Experten wollen „Zeit gewinnen“: Das Coronavirus könnte als schwere Grippewelle nach Deutschland kommen
Wenn sich der neue Erreger hier verbreitet, dann am ehesten wie eine zweite Influenza, meinen Forscher. Für das Gesundheitssystem könnte das schwierig werden.
Nach immer neuen Fällen des neuen Coronavirus Sars-CoV-2 ist immer noch nicht klar, wie sich der Ausbruch weiterentwickelt. Die Chance, dass das Virus sich noch in China eindämmen lässt, besteht noch, aber sie wird jeden Tag kleiner. Manche Forscher gehen davon aus, dass wir uns bereits in der Frühphase einer Pandemie befinden, etwa Neil Ferguson vom Imperial College London.
Auch der Charité-Virologe Christian Drosten sagt, man müsse sich auf eine Pandemie einstellen. Aber was heißt das? Wie würde es konkret aussehen, wenn das Virus sich auch in Deutschland weiter verbreitet?
Pandemie klingt erst einmal nach Tod und Verderben. Nach der Spanischen Grippe zum Beispiel, der 1918 weltweit wohl mehr als 50 Millionen Menschen zum Opfer fielen. Aber nicht jede Pandemie läuft so verheerend ab. Breitet sich das neue Virus in Deutschland aus, könnte sich das auch als Grippewelle bemerkbar machen, die für die meisten als Erkältung abläuft und nur für manche lebensgefährlich wird.

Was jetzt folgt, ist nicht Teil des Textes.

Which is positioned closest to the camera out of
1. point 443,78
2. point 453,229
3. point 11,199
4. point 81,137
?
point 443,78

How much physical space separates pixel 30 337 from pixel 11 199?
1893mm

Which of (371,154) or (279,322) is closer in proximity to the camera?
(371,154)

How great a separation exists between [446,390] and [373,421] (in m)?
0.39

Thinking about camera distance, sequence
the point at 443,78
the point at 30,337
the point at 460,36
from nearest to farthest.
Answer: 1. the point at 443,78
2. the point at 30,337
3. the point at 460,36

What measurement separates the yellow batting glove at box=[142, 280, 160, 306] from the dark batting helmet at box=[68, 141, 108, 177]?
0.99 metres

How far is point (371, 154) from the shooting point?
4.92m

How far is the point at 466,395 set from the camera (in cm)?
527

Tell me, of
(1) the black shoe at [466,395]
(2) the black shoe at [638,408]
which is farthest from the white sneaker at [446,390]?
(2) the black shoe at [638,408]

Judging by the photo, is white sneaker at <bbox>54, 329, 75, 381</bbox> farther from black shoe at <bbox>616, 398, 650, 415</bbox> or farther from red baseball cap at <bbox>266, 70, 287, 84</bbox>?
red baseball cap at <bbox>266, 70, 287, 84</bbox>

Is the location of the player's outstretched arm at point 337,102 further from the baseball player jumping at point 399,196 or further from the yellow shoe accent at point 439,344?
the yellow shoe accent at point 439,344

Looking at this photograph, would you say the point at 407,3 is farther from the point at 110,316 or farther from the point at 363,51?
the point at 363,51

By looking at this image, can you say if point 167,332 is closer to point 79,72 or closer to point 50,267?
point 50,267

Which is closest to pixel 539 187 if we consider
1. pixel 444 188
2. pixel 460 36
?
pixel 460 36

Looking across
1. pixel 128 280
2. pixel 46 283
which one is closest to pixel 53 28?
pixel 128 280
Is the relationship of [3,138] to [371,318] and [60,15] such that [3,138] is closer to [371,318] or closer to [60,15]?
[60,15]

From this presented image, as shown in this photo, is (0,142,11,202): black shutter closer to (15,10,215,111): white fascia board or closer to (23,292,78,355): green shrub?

Wenn eine Covid-19-Pandemie kommen sollte, gehe man hierzulande derzeit am ehesten von einer schweren Grippewelle aus, sagte der Präsident des Robert Koch-Instituts, Lothar Wieler, am Donnerstagabend in Berlin. Und für dieses Szenario spricht einiges, was man bisher über Sars-CoV-2 weiß.
Von Rachen zu Rachen
Der wohl wichtigste Punkt ist, dass sich das Virus offenbar recht gut im Rachen vermehren kann. "Das ist ein großer Unterschied zu Sars", sagte Drosten ebenfalls am Donnerstag.
Anfangs waren Forscher wegen der Ähnlichkeit des neuen Coronavirus zum Sars-Erreger davon ausgegangen, dass sich auch das neue Virus vor allem in den tieferen Atemwegen vermehrt. Denn dort befinden sich wichtige Bindungsstellen, die offenbar sowohl das Sars-Coronavirus als auch Sars-CoV-2 nutzen, um in die Zellen zu schlüpfen.
"So ein Virus muss in die Lunge eingeatmet werden, und das ist ein weiter Weg", sagte Drosten. Bei der Influenza aber vermehrt sich das Virus im Rachen. Forscher glauben, dass genau darin der Grund liegt, warum die Grippe so leicht übertragen wird. Denn von Rachen zu Rachen ist der Weg nicht so weit wie von Lunge zu Lunge.
"Wir vermuten nun anhand erster Patientenbeobachtungen, dass sich das neuartige Coronavirus ebenfalls im Rachen vermehrt, so wie bei der Influenza", sagte Drosten. Selbst bei früh infizierten Patienten gelinge es regelmäßig, das Virus aus Rachenabstrichen im Labor zu isolieren.
Eine wichtige Kennzahl fehlt noch
Es spricht noch ein weiterer Punkt dafür, dass das Virus eine Grippe-ähnliche Pandemie auslösen könnte: die Sterblichkeit durch den Erreger. Die Daten außerhalb von China deuteten Drosten zufolge darauf hin, dass sich die Wahrscheinlichkeit, an der Viruserkrankung zu sterben, eher im Bereich von 0,2 Prozent bewege. Das sei ähnlich den typischen Influenza-Pandemien von 1957 oder 1968.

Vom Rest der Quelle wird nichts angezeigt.